Challenge
Rewrite all the entries, replacing "lotus flower bud" with "lotus bud" everywhere and leaving everything else unchanged. Leave the pictures out of your answer.

····················

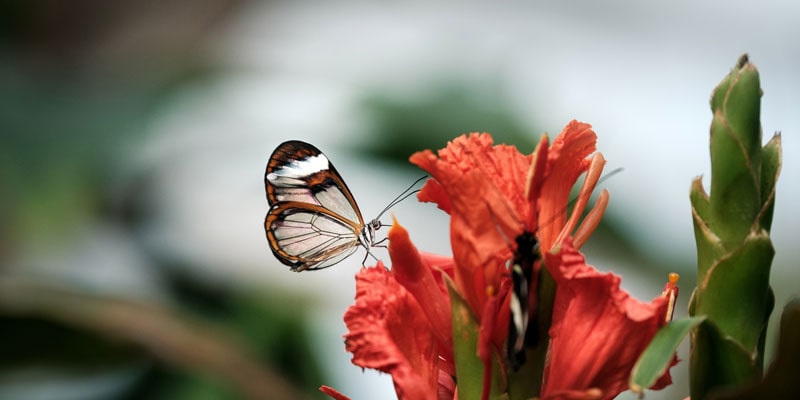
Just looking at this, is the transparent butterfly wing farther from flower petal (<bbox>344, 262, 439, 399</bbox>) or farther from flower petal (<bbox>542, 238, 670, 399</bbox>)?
flower petal (<bbox>542, 238, 670, 399</bbox>)

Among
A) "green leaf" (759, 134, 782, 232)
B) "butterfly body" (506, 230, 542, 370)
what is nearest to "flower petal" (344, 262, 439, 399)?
"butterfly body" (506, 230, 542, 370)

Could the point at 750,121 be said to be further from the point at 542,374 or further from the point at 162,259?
the point at 162,259

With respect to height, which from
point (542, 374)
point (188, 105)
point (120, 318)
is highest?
point (188, 105)


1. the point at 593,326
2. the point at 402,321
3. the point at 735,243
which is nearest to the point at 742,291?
the point at 735,243

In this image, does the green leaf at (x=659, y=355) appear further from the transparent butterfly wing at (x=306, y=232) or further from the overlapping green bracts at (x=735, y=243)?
the transparent butterfly wing at (x=306, y=232)

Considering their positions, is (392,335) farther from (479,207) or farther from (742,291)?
(742,291)

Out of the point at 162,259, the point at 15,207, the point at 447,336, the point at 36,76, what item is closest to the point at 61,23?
the point at 36,76

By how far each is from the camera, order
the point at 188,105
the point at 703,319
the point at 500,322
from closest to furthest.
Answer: the point at 703,319, the point at 500,322, the point at 188,105

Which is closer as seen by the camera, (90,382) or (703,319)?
(703,319)
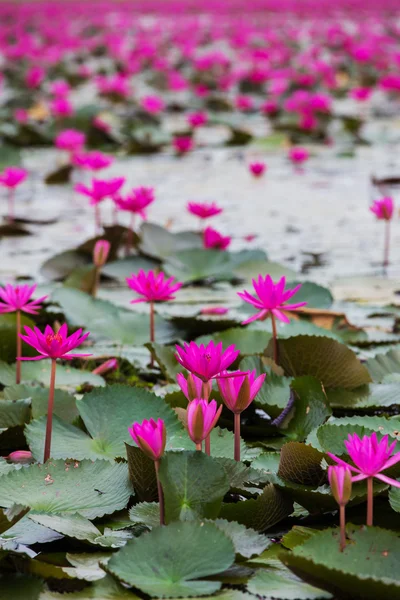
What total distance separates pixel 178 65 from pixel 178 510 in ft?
29.7

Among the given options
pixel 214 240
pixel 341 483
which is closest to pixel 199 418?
pixel 341 483

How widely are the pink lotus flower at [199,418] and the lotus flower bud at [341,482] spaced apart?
0.18 metres

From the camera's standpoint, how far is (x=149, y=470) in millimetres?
1386

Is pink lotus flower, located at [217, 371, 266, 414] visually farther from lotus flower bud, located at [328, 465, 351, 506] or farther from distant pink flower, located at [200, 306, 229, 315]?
distant pink flower, located at [200, 306, 229, 315]

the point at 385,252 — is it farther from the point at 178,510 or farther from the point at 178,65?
the point at 178,65

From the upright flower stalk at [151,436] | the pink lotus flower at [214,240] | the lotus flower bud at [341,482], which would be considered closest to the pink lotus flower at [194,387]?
the upright flower stalk at [151,436]

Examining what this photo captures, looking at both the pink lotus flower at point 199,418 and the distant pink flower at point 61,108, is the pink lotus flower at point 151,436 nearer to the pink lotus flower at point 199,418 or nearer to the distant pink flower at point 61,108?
the pink lotus flower at point 199,418

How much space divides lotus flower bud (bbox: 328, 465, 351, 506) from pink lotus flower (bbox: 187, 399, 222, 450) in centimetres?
18

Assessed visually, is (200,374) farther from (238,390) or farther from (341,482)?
(341,482)

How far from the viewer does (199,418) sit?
125cm

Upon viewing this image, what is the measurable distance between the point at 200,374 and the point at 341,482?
0.27 m

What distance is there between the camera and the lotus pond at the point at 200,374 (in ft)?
3.88

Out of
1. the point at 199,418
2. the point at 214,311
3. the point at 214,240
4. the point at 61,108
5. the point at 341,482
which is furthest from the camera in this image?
the point at 61,108

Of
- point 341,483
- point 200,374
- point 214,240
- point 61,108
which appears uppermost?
point 61,108
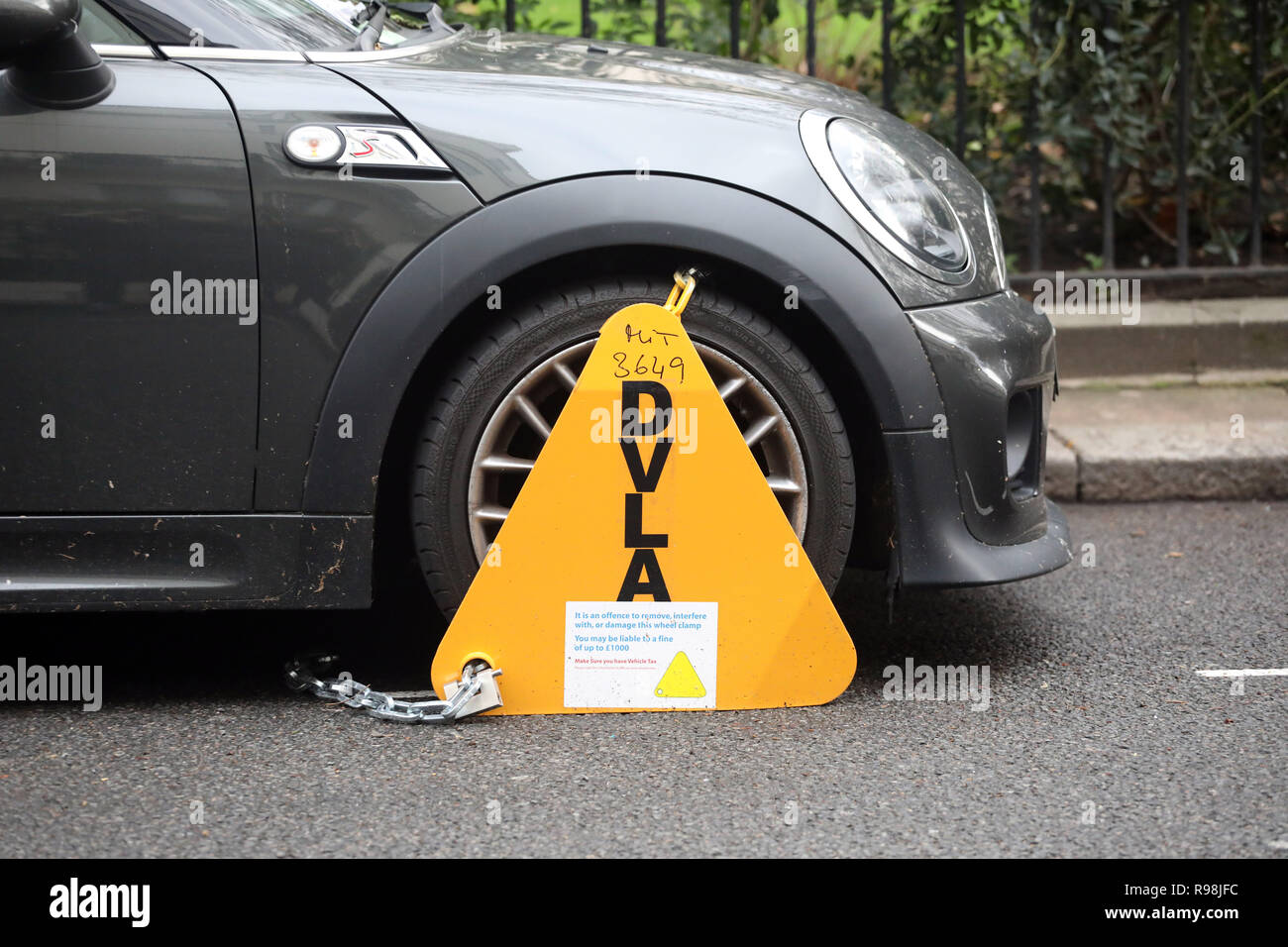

····················

Worked solution
Just looking at this, is the transparent butterfly wing farther from flower petal (<bbox>344, 262, 439, 399</bbox>) or farther from flower petal (<bbox>542, 238, 670, 399</bbox>)?
flower petal (<bbox>542, 238, 670, 399</bbox>)

Among
A) "green leaf" (759, 134, 782, 232)
B) "butterfly body" (506, 230, 542, 370)
what is nearest to "flower petal" (344, 262, 439, 399)?
"butterfly body" (506, 230, 542, 370)

Could the point at 750,121 be said to be further from the point at 542,374 or further from the point at 162,259?
the point at 162,259

With respect to height, which from
point (542, 374)
point (188, 105)
point (120, 318)
is highest?
point (188, 105)


1. the point at 593,326
2. the point at 402,321
3. the point at 735,243
which is nearest to the point at 742,291?
the point at 735,243

In this image, does the green leaf at (x=659, y=355) appear further from the transparent butterfly wing at (x=306, y=232) or further from the overlapping green bracts at (x=735, y=243)?
the transparent butterfly wing at (x=306, y=232)

Considering their positions, is (392,335) farther from (479,207) or farther from (742,291)?
(742,291)

Out of the point at 162,259, the point at 15,207, the point at 447,336, the point at 36,76, what item is closest to the point at 61,23?
the point at 36,76

By how far each is from the camera, order
the point at 188,105
the point at 703,319
the point at 500,322
from closest to furthest.
Answer: the point at 703,319, the point at 500,322, the point at 188,105

Which is closer as seen by the camera, (90,382) or (703,319)?
(703,319)
What total distance separates pixel 178 65 from pixel 178 510 in ft?
29.7

Among the given options
pixel 214 240
pixel 341 483
which is closest to pixel 199 418?
pixel 341 483

How widely are the pink lotus flower at [199,418] and the lotus bud at [341,482] spaced apart?
0.18 metres

From the camera's standpoint, how far is (x=149, y=470) in millimetres?
1386

Is pink lotus flower, located at [217, 371, 266, 414] visually farther from lotus bud, located at [328, 465, 351, 506] or farther from distant pink flower, located at [200, 306, 229, 315]?
distant pink flower, located at [200, 306, 229, 315]

the point at 385,252 — is it farther from the point at 178,510 or farther from the point at 178,65?
the point at 178,65

From the upright flower stalk at [151,436] | the pink lotus flower at [214,240] | the lotus bud at [341,482], which would be considered closest to the pink lotus flower at [194,387]?
the upright flower stalk at [151,436]

Examining what this photo captures, looking at both the pink lotus flower at point 199,418 and the distant pink flower at point 61,108, is the pink lotus flower at point 151,436 nearer to the pink lotus flower at point 199,418 or nearer to the distant pink flower at point 61,108?
the pink lotus flower at point 199,418

How much space divides lotus bud (bbox: 328, 465, 351, 506) from pink lotus flower (bbox: 187, 399, 222, 450) in centimetres?
18

Assessed visually, is (200,374) farther from (238,390) or farther from (341,482)?
(341,482)

How far from the viewer does (199,418) sit?
125cm

Upon viewing this image, what is the measurable distance between the point at 200,374 and the point at 341,482?
0.27 m

What distance is there between the camera and the lotus pond at the point at 200,374 (in ft)?
3.88

Out of
1. the point at 199,418
2. the point at 214,311
3. the point at 214,240
4. the point at 61,108
5. the point at 341,482
which is furthest from the camera in this image?
the point at 61,108

Of
- point 341,483
- point 200,374
- point 214,240
- point 61,108
which appears uppermost?
point 61,108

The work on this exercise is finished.